Small problems, compounded by a lack of developer coordination, can have a huge impact on the safety of crypto users’ coins.
Case in point:
Wednesday, the head of security at ZenGo, a cryptocurrency wallet provider, tweeted out research showing that issues with QR codes generated by Coinbase.com's app had resulted in some users sending funds to the contract address rather than to the intended wallet address within the app. This error effectively strands the funds, with no way to reverse the transaction.
“QR codes are a very problematic format for the cryptocurrency domain,” said Tal Be'ery, co-founder and security researcher at ZenGo. “As QR codes are not humanly readable, it’s hard for users to detect errors, introduced either by malice or by mistake. Due to the irreversibility of cryptocurrency, errors are usually fatal.”
That being said, QR codes can be more reliable and less prone to error overall than a human copying and pasting a wallet address.

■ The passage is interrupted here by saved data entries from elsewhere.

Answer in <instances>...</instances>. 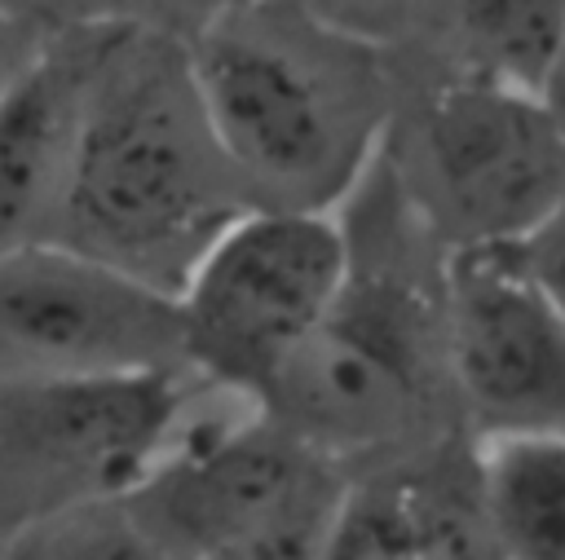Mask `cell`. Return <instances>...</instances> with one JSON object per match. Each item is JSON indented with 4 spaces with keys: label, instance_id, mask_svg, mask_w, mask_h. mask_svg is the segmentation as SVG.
I'll return each instance as SVG.
<instances>
[{
    "label": "cell",
    "instance_id": "cell-1",
    "mask_svg": "<svg viewBox=\"0 0 565 560\" xmlns=\"http://www.w3.org/2000/svg\"><path fill=\"white\" fill-rule=\"evenodd\" d=\"M335 212L349 243L340 291L260 406L353 467L463 419L446 370V247L384 154Z\"/></svg>",
    "mask_w": 565,
    "mask_h": 560
},
{
    "label": "cell",
    "instance_id": "cell-2",
    "mask_svg": "<svg viewBox=\"0 0 565 560\" xmlns=\"http://www.w3.org/2000/svg\"><path fill=\"white\" fill-rule=\"evenodd\" d=\"M247 207L185 44L106 22L49 238L177 295L194 260Z\"/></svg>",
    "mask_w": 565,
    "mask_h": 560
},
{
    "label": "cell",
    "instance_id": "cell-3",
    "mask_svg": "<svg viewBox=\"0 0 565 560\" xmlns=\"http://www.w3.org/2000/svg\"><path fill=\"white\" fill-rule=\"evenodd\" d=\"M185 57L252 207L335 212L384 150L393 49L300 0H247Z\"/></svg>",
    "mask_w": 565,
    "mask_h": 560
},
{
    "label": "cell",
    "instance_id": "cell-4",
    "mask_svg": "<svg viewBox=\"0 0 565 560\" xmlns=\"http://www.w3.org/2000/svg\"><path fill=\"white\" fill-rule=\"evenodd\" d=\"M349 463L252 397L194 384L168 445L124 494L146 556H322Z\"/></svg>",
    "mask_w": 565,
    "mask_h": 560
},
{
    "label": "cell",
    "instance_id": "cell-5",
    "mask_svg": "<svg viewBox=\"0 0 565 560\" xmlns=\"http://www.w3.org/2000/svg\"><path fill=\"white\" fill-rule=\"evenodd\" d=\"M380 154L446 251L521 243L565 194V137L543 97L486 75L397 66Z\"/></svg>",
    "mask_w": 565,
    "mask_h": 560
},
{
    "label": "cell",
    "instance_id": "cell-6",
    "mask_svg": "<svg viewBox=\"0 0 565 560\" xmlns=\"http://www.w3.org/2000/svg\"><path fill=\"white\" fill-rule=\"evenodd\" d=\"M344 260L340 212H238L177 287L185 366L221 392L265 401L331 309Z\"/></svg>",
    "mask_w": 565,
    "mask_h": 560
},
{
    "label": "cell",
    "instance_id": "cell-7",
    "mask_svg": "<svg viewBox=\"0 0 565 560\" xmlns=\"http://www.w3.org/2000/svg\"><path fill=\"white\" fill-rule=\"evenodd\" d=\"M199 375L0 379V511L9 534L88 498H124L168 445Z\"/></svg>",
    "mask_w": 565,
    "mask_h": 560
},
{
    "label": "cell",
    "instance_id": "cell-8",
    "mask_svg": "<svg viewBox=\"0 0 565 560\" xmlns=\"http://www.w3.org/2000/svg\"><path fill=\"white\" fill-rule=\"evenodd\" d=\"M181 370L190 366L172 291L57 238L0 256V379Z\"/></svg>",
    "mask_w": 565,
    "mask_h": 560
},
{
    "label": "cell",
    "instance_id": "cell-9",
    "mask_svg": "<svg viewBox=\"0 0 565 560\" xmlns=\"http://www.w3.org/2000/svg\"><path fill=\"white\" fill-rule=\"evenodd\" d=\"M446 370L472 437L565 428V317L521 243L446 251Z\"/></svg>",
    "mask_w": 565,
    "mask_h": 560
},
{
    "label": "cell",
    "instance_id": "cell-10",
    "mask_svg": "<svg viewBox=\"0 0 565 560\" xmlns=\"http://www.w3.org/2000/svg\"><path fill=\"white\" fill-rule=\"evenodd\" d=\"M322 556H494L477 437L468 428H450L406 450L366 459V467H349Z\"/></svg>",
    "mask_w": 565,
    "mask_h": 560
},
{
    "label": "cell",
    "instance_id": "cell-11",
    "mask_svg": "<svg viewBox=\"0 0 565 560\" xmlns=\"http://www.w3.org/2000/svg\"><path fill=\"white\" fill-rule=\"evenodd\" d=\"M102 35L106 18L53 26L0 93V256L53 234Z\"/></svg>",
    "mask_w": 565,
    "mask_h": 560
},
{
    "label": "cell",
    "instance_id": "cell-12",
    "mask_svg": "<svg viewBox=\"0 0 565 560\" xmlns=\"http://www.w3.org/2000/svg\"><path fill=\"white\" fill-rule=\"evenodd\" d=\"M561 35L565 0H415L388 49L406 71L486 75L539 93Z\"/></svg>",
    "mask_w": 565,
    "mask_h": 560
},
{
    "label": "cell",
    "instance_id": "cell-13",
    "mask_svg": "<svg viewBox=\"0 0 565 560\" xmlns=\"http://www.w3.org/2000/svg\"><path fill=\"white\" fill-rule=\"evenodd\" d=\"M494 556L565 560V428L477 437Z\"/></svg>",
    "mask_w": 565,
    "mask_h": 560
},
{
    "label": "cell",
    "instance_id": "cell-14",
    "mask_svg": "<svg viewBox=\"0 0 565 560\" xmlns=\"http://www.w3.org/2000/svg\"><path fill=\"white\" fill-rule=\"evenodd\" d=\"M243 4L247 0H84V18L128 22V26H146L190 44L194 35H203L212 22H221Z\"/></svg>",
    "mask_w": 565,
    "mask_h": 560
},
{
    "label": "cell",
    "instance_id": "cell-15",
    "mask_svg": "<svg viewBox=\"0 0 565 560\" xmlns=\"http://www.w3.org/2000/svg\"><path fill=\"white\" fill-rule=\"evenodd\" d=\"M521 256H525L530 273L539 278V287L547 291V300L556 304V313L565 317V194H561L556 207L521 238Z\"/></svg>",
    "mask_w": 565,
    "mask_h": 560
},
{
    "label": "cell",
    "instance_id": "cell-16",
    "mask_svg": "<svg viewBox=\"0 0 565 560\" xmlns=\"http://www.w3.org/2000/svg\"><path fill=\"white\" fill-rule=\"evenodd\" d=\"M300 4H309L313 13H322V18H331L349 31H362L371 40L393 44L402 35L415 0H300Z\"/></svg>",
    "mask_w": 565,
    "mask_h": 560
},
{
    "label": "cell",
    "instance_id": "cell-17",
    "mask_svg": "<svg viewBox=\"0 0 565 560\" xmlns=\"http://www.w3.org/2000/svg\"><path fill=\"white\" fill-rule=\"evenodd\" d=\"M49 22L31 18V13H13L0 9V93L26 71V62L40 53V44L49 40Z\"/></svg>",
    "mask_w": 565,
    "mask_h": 560
},
{
    "label": "cell",
    "instance_id": "cell-18",
    "mask_svg": "<svg viewBox=\"0 0 565 560\" xmlns=\"http://www.w3.org/2000/svg\"><path fill=\"white\" fill-rule=\"evenodd\" d=\"M539 97H543L547 115L556 119V128L565 137V35H561V44H556V53H552V62H547V71L539 79Z\"/></svg>",
    "mask_w": 565,
    "mask_h": 560
},
{
    "label": "cell",
    "instance_id": "cell-19",
    "mask_svg": "<svg viewBox=\"0 0 565 560\" xmlns=\"http://www.w3.org/2000/svg\"><path fill=\"white\" fill-rule=\"evenodd\" d=\"M0 9H13V13H31L49 26H62V22H79L84 18V0H0Z\"/></svg>",
    "mask_w": 565,
    "mask_h": 560
}]
</instances>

The EIP and ERC QR code standards
ZenGo discovered the issue as part of its quality assurance process. Be’ery said the team was testing the ZenGo QR decoding module by feeding it QR codes, generated by a variety of wallets, and noticed the ZenGo app does not handle Coinbase app QRs for ERC-20 tokens, such as tether or dai.

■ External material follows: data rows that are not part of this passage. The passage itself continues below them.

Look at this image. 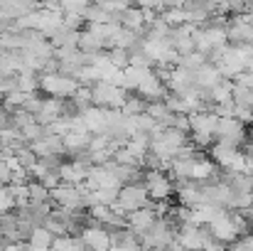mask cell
<instances>
[{
  "label": "cell",
  "mask_w": 253,
  "mask_h": 251,
  "mask_svg": "<svg viewBox=\"0 0 253 251\" xmlns=\"http://www.w3.org/2000/svg\"><path fill=\"white\" fill-rule=\"evenodd\" d=\"M27 192H30V204H47V202H52L49 200V190L42 182H37V180L27 182Z\"/></svg>",
  "instance_id": "5bb4252c"
},
{
  "label": "cell",
  "mask_w": 253,
  "mask_h": 251,
  "mask_svg": "<svg viewBox=\"0 0 253 251\" xmlns=\"http://www.w3.org/2000/svg\"><path fill=\"white\" fill-rule=\"evenodd\" d=\"M116 207H118L123 214H130V212H138V209L150 207V200H148V192H145L143 182L121 187V190H118V202H116Z\"/></svg>",
  "instance_id": "6da1fadb"
},
{
  "label": "cell",
  "mask_w": 253,
  "mask_h": 251,
  "mask_svg": "<svg viewBox=\"0 0 253 251\" xmlns=\"http://www.w3.org/2000/svg\"><path fill=\"white\" fill-rule=\"evenodd\" d=\"M209 155H211L209 160H211L216 167H221V170H231V165L239 160L241 151H239V148H231V146H226V143H214L211 151H209Z\"/></svg>",
  "instance_id": "8992f818"
},
{
  "label": "cell",
  "mask_w": 253,
  "mask_h": 251,
  "mask_svg": "<svg viewBox=\"0 0 253 251\" xmlns=\"http://www.w3.org/2000/svg\"><path fill=\"white\" fill-rule=\"evenodd\" d=\"M126 219H128V229H130V232H133V234H135V237L140 239V237H143V234H145V232H148V229H150L153 224H155L158 214L153 212V207H145V209L130 212V214H128Z\"/></svg>",
  "instance_id": "5b68a950"
},
{
  "label": "cell",
  "mask_w": 253,
  "mask_h": 251,
  "mask_svg": "<svg viewBox=\"0 0 253 251\" xmlns=\"http://www.w3.org/2000/svg\"><path fill=\"white\" fill-rule=\"evenodd\" d=\"M246 72H251V74H253V64H251V67H249V69H246Z\"/></svg>",
  "instance_id": "e0dca14e"
},
{
  "label": "cell",
  "mask_w": 253,
  "mask_h": 251,
  "mask_svg": "<svg viewBox=\"0 0 253 251\" xmlns=\"http://www.w3.org/2000/svg\"><path fill=\"white\" fill-rule=\"evenodd\" d=\"M226 251H229V249H226Z\"/></svg>",
  "instance_id": "ffe728a7"
},
{
  "label": "cell",
  "mask_w": 253,
  "mask_h": 251,
  "mask_svg": "<svg viewBox=\"0 0 253 251\" xmlns=\"http://www.w3.org/2000/svg\"><path fill=\"white\" fill-rule=\"evenodd\" d=\"M251 126H253V121H251Z\"/></svg>",
  "instance_id": "ac0fdd59"
},
{
  "label": "cell",
  "mask_w": 253,
  "mask_h": 251,
  "mask_svg": "<svg viewBox=\"0 0 253 251\" xmlns=\"http://www.w3.org/2000/svg\"><path fill=\"white\" fill-rule=\"evenodd\" d=\"M224 79H221V74H219V69L214 67V64H204L202 69H197L194 72V86L202 91V94H207V91H211L216 84H221Z\"/></svg>",
  "instance_id": "52a82bcc"
},
{
  "label": "cell",
  "mask_w": 253,
  "mask_h": 251,
  "mask_svg": "<svg viewBox=\"0 0 253 251\" xmlns=\"http://www.w3.org/2000/svg\"><path fill=\"white\" fill-rule=\"evenodd\" d=\"M211 239L209 229L207 227H199V224H182L177 229V244L184 251H204L207 242Z\"/></svg>",
  "instance_id": "3957f363"
},
{
  "label": "cell",
  "mask_w": 253,
  "mask_h": 251,
  "mask_svg": "<svg viewBox=\"0 0 253 251\" xmlns=\"http://www.w3.org/2000/svg\"><path fill=\"white\" fill-rule=\"evenodd\" d=\"M216 143H226V146L241 151V146H246V126L236 118H219Z\"/></svg>",
  "instance_id": "277c9868"
},
{
  "label": "cell",
  "mask_w": 253,
  "mask_h": 251,
  "mask_svg": "<svg viewBox=\"0 0 253 251\" xmlns=\"http://www.w3.org/2000/svg\"><path fill=\"white\" fill-rule=\"evenodd\" d=\"M251 237H253V234H251Z\"/></svg>",
  "instance_id": "d6986e66"
},
{
  "label": "cell",
  "mask_w": 253,
  "mask_h": 251,
  "mask_svg": "<svg viewBox=\"0 0 253 251\" xmlns=\"http://www.w3.org/2000/svg\"><path fill=\"white\" fill-rule=\"evenodd\" d=\"M204 64H207V54H202V52H197V50L177 59V67H182V69H187V72H197V69H202Z\"/></svg>",
  "instance_id": "4fadbf2b"
},
{
  "label": "cell",
  "mask_w": 253,
  "mask_h": 251,
  "mask_svg": "<svg viewBox=\"0 0 253 251\" xmlns=\"http://www.w3.org/2000/svg\"><path fill=\"white\" fill-rule=\"evenodd\" d=\"M229 251H253V237L251 234L239 237L234 244H229Z\"/></svg>",
  "instance_id": "2e32d148"
},
{
  "label": "cell",
  "mask_w": 253,
  "mask_h": 251,
  "mask_svg": "<svg viewBox=\"0 0 253 251\" xmlns=\"http://www.w3.org/2000/svg\"><path fill=\"white\" fill-rule=\"evenodd\" d=\"M143 187H145L148 200H150L153 204L168 202L169 195L174 192V185H172V180H169L165 172H145V175H143Z\"/></svg>",
  "instance_id": "7a4b0ae2"
},
{
  "label": "cell",
  "mask_w": 253,
  "mask_h": 251,
  "mask_svg": "<svg viewBox=\"0 0 253 251\" xmlns=\"http://www.w3.org/2000/svg\"><path fill=\"white\" fill-rule=\"evenodd\" d=\"M106 59H108V64H111L113 69H118V72H126V69L130 67V52H128V50H121V47H111V50L106 52Z\"/></svg>",
  "instance_id": "7c38bea8"
},
{
  "label": "cell",
  "mask_w": 253,
  "mask_h": 251,
  "mask_svg": "<svg viewBox=\"0 0 253 251\" xmlns=\"http://www.w3.org/2000/svg\"><path fill=\"white\" fill-rule=\"evenodd\" d=\"M145 108H148V101H145L143 96H138L135 91H133V94L128 91V96H126V101H123V106H121V113L128 116V118H135V116H143Z\"/></svg>",
  "instance_id": "9c48e42d"
},
{
  "label": "cell",
  "mask_w": 253,
  "mask_h": 251,
  "mask_svg": "<svg viewBox=\"0 0 253 251\" xmlns=\"http://www.w3.org/2000/svg\"><path fill=\"white\" fill-rule=\"evenodd\" d=\"M145 113L158 123V126H169V118H172V113H169L168 103L165 101H148V108H145Z\"/></svg>",
  "instance_id": "8fae6325"
},
{
  "label": "cell",
  "mask_w": 253,
  "mask_h": 251,
  "mask_svg": "<svg viewBox=\"0 0 253 251\" xmlns=\"http://www.w3.org/2000/svg\"><path fill=\"white\" fill-rule=\"evenodd\" d=\"M231 89H234V82L224 79L221 84H216L211 91H207V94H204V101H207V103H211V106L226 103V101H231Z\"/></svg>",
  "instance_id": "30bf717a"
},
{
  "label": "cell",
  "mask_w": 253,
  "mask_h": 251,
  "mask_svg": "<svg viewBox=\"0 0 253 251\" xmlns=\"http://www.w3.org/2000/svg\"><path fill=\"white\" fill-rule=\"evenodd\" d=\"M52 242H54V237H52L47 229L37 227V229H32V234L27 237L25 247H27V251H52Z\"/></svg>",
  "instance_id": "ba28073f"
},
{
  "label": "cell",
  "mask_w": 253,
  "mask_h": 251,
  "mask_svg": "<svg viewBox=\"0 0 253 251\" xmlns=\"http://www.w3.org/2000/svg\"><path fill=\"white\" fill-rule=\"evenodd\" d=\"M231 103L239 106V108H251L253 111V91H249L246 86L234 84V89H231Z\"/></svg>",
  "instance_id": "9a60e30c"
}]
</instances>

ERC-20 tokens can typically be used to represent objects, give voting rights, pay transaction fees, crowdfund and incorporate new features into a token. ERC-20 is currently the most popular ERC token standard on Ethereum.
Once QR codes are decoded according to the older QR code URL standard used by ZenGo, the URL appears in the address field below the QR code as, essentially, “ethereum:<address>” followed by some optional parameters.
In the newer format, supported by Coinbase's app, the decoded URL appears below the QR code as “ERC-20 ethereum:<contract address>/transfer?address=<recipient address>“.
This means that if developers are not careful with their implementation, an algorithm may decide to just take the first parameter as the relevant address to send to and ignore all others, according to Be’ery.
“When this ‘naive’ algorithm is applied on the newer format, it will cause the wallet user to erroneously send funds to the ERC-20 contract itself and not the intended recipient, resulting in money loss,” said Be’ery.
Be'ery tweeted out an example from Coinbase's app, with the first address being the contract address rather than the wallet address.
The EIP-681 standardhttps://eips.ethereum.org/EIPS/eip-681%23backwards-compatibility documentation acknowledges this problem, essentially stating that it’s backwards compatible for ETH but not ERC-20 payments.
'A terrible standard'
Coinbase did not supply a requested comment by press time but Pete Kim, head of engineering for the Coinbase Wallet replied to Be’ery’s tweet.
Be’ery said while Coinbase is not “wrong” because it is following some standard, the team at ZenGo believes it’s a classic case of "It’s better to be smart than to be right."
“When implementing a cross-wallet functionality such as QR codes that can be created by one wallet and consumed by another it’s better to use a ‘lowest common denominator’ attitude,” said Be’ery.
“Specifically, ZenGo creates QR codes which encode the address in a raw format (Trust wallet does it, too) that just specifies the address and nothing else. It’s basic and therefore leaves less room for mistakes and incompatibilities.”
Kim later corrected himself, noting that the new standard was being used on Coinbase's retail app, or their exchange app, rather than Coinbase Wallet, which is a noncustodial wallet app.
Kim went on to say this was a bug in ZenGo for not supporting the EIP-681 standard, noting that other wallets like Trust, Exodus, Crypto.com and Metamask all support EIP-681 correctly.
Choosing the right address
In the meantime, as a general rule, Be’ery said users who must use QR codes should verify transaction details before finally confirming the transaction. For example, searching an address on Etherscan will tell you whether the address is a contract address or a wallet address. Unfortunately checking which standards your preferred wallet supports is quite difficult.
All this may seem arduous for newcomers to the space who are unfamiliar with the contours of crypto, and it can be. However, it's something that may save them quite a bit of money and headaches in the long run.
“That’s why in ZenGo we augment our QR codes with some visual indicators on the coin/token type and also the address itself for easy comparison and verification,” Be'ery said.
"The most important thing with QR code reading is not getting confused by the different formats and standards, and it's better to fail in case of an unsupported format (as we do) and not try to 'guess' and put our customers' funds at risk. We may decide in future to support this format too, and then we will pick the 'right' address, so no funds [will be lost]."
Correction: Thursday, March 3, 2021, 16:00 UTC: The original version of this article stated that the issue was with the Coinbase Wallet. It has been amended to state that the problem is with wallet addresses within the Coinbase.com app.
Additional comments from Pete Kim of Coinbase Wallet have been added.